Work task » Please output all of the entries exactly and omit any images they hold.

[Saved entries]

.....

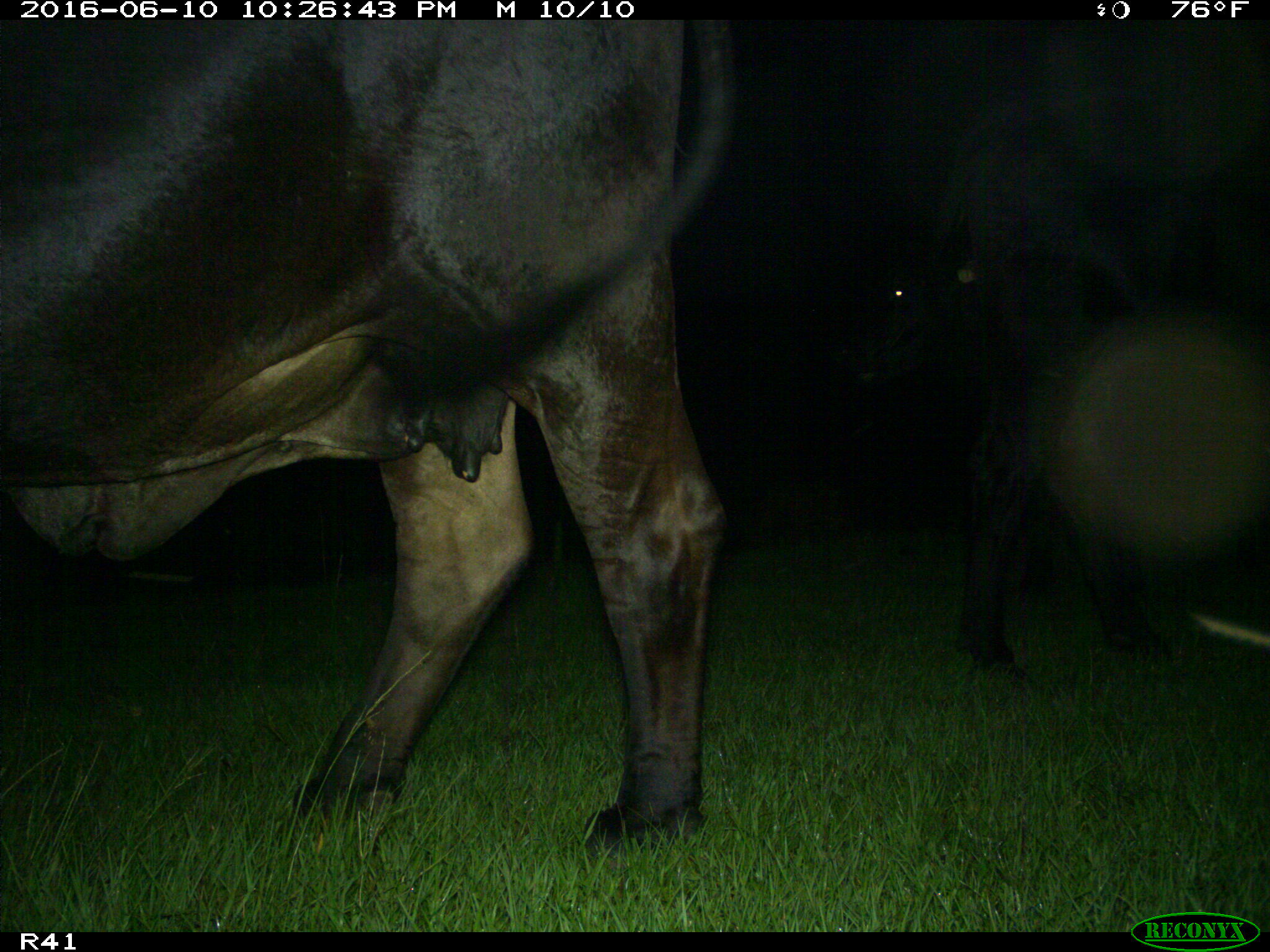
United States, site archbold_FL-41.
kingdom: Animalia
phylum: Chordata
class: Mammalia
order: Artiodactyla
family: Bovidae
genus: Bos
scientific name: Bos taurus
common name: domestic cow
Bos taurus (domestic cow).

.....

Written answer »
United States, site archbold_FL-41.
kingdom: Animalia
phylum: Chordata
class: Mammalia
order: Artiodactyla
family: Bovidae
genus: Bos
scientific name: Bos taurus
common name: domestic cow
Bos taurus (domestic cow).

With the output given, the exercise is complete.